== Consigne ==
Recopiez intégralement la liste, de la ligne contenant « From what this » jusqu'à celle contenant « 5910 millimetres » incluses, en décalant de 46 chaque distance donnée en réponse.
══════════════════════════════
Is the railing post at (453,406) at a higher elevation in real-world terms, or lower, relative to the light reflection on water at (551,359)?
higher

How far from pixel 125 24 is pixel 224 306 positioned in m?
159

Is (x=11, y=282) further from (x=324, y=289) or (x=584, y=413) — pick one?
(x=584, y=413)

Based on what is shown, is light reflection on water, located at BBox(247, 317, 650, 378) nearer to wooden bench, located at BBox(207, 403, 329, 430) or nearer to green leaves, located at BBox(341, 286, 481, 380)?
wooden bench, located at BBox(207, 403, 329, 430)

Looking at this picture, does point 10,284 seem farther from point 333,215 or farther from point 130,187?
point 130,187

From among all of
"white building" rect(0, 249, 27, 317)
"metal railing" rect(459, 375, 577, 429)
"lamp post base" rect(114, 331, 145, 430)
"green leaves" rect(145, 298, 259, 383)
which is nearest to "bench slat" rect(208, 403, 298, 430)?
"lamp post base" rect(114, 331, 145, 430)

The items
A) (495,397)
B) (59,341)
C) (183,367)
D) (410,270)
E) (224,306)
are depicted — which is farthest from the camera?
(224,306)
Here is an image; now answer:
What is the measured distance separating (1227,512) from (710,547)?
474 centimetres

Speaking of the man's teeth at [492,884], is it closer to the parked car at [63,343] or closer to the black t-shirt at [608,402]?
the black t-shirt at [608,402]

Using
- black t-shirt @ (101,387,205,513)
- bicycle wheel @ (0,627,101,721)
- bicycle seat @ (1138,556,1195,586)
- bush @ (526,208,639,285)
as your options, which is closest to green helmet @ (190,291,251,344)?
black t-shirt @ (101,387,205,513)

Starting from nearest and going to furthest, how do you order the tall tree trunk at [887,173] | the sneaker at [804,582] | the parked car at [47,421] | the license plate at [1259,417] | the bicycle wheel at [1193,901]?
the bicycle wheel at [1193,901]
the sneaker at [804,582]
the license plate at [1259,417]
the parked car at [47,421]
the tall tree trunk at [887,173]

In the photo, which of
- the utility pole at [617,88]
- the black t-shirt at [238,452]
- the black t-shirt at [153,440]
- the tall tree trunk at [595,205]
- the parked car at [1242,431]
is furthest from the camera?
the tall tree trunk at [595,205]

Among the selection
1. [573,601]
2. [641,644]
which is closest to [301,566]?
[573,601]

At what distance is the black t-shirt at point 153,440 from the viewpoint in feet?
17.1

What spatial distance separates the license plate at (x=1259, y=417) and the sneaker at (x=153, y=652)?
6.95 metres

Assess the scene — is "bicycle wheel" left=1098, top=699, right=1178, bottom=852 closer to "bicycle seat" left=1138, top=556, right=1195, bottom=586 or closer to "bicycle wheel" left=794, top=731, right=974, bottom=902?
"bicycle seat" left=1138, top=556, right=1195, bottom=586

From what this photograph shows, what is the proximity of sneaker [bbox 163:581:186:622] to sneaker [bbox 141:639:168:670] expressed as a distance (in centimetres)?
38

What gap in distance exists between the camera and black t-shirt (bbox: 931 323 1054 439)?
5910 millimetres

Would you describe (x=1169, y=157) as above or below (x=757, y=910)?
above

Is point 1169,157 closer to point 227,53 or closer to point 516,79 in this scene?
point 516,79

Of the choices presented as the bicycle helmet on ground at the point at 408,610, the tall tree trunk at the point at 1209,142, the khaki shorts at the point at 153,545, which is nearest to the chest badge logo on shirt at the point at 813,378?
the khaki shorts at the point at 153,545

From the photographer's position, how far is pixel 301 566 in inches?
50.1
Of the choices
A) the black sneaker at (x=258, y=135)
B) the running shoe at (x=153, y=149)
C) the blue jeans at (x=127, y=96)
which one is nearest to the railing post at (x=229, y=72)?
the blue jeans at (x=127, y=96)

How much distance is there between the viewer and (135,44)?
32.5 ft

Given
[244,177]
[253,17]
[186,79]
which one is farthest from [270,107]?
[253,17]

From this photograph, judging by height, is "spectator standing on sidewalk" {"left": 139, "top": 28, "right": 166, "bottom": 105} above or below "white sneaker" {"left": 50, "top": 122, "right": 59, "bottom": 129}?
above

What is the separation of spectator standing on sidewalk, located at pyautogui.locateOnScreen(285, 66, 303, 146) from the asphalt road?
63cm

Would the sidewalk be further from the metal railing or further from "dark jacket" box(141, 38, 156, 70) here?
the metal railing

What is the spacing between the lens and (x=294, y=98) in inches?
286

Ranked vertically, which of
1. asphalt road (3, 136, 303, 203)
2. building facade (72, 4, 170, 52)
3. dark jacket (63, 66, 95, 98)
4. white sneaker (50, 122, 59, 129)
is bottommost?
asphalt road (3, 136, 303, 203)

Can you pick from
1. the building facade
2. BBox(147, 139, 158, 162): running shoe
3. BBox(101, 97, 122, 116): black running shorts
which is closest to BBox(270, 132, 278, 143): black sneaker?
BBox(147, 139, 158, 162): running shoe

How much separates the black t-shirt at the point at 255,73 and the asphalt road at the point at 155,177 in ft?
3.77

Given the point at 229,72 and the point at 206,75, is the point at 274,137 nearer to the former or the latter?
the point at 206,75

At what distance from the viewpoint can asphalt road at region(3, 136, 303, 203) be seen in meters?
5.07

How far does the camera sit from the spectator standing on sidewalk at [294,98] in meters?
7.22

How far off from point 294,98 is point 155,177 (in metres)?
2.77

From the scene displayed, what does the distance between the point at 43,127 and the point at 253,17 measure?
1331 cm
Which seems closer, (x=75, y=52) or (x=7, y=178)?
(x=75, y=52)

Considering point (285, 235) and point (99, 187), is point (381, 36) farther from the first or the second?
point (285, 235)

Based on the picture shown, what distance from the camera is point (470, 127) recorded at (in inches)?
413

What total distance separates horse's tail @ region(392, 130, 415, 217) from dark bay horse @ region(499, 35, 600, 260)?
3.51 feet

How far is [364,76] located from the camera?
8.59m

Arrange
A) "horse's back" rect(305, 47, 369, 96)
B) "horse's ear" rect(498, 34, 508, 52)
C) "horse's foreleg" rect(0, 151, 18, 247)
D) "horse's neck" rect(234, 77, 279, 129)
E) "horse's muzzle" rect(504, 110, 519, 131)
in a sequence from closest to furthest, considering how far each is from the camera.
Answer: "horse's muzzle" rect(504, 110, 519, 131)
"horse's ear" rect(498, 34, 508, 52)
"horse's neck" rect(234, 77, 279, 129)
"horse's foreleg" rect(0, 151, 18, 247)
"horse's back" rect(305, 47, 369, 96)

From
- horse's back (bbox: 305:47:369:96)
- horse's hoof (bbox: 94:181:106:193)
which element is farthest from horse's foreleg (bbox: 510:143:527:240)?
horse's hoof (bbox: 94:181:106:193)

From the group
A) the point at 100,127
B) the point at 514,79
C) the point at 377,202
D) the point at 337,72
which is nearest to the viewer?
══════════════════════════════
== Solution rédigée ==
From what this photograph shows, what is the proximity of sneaker [bbox 163:581:186:622] to sneaker [bbox 141:639:168:670] expressed as a distance (in centimetres)?
84

What gap in distance exists between the camera and black t-shirt (bbox: 931 323 1054 439)?
5956 millimetres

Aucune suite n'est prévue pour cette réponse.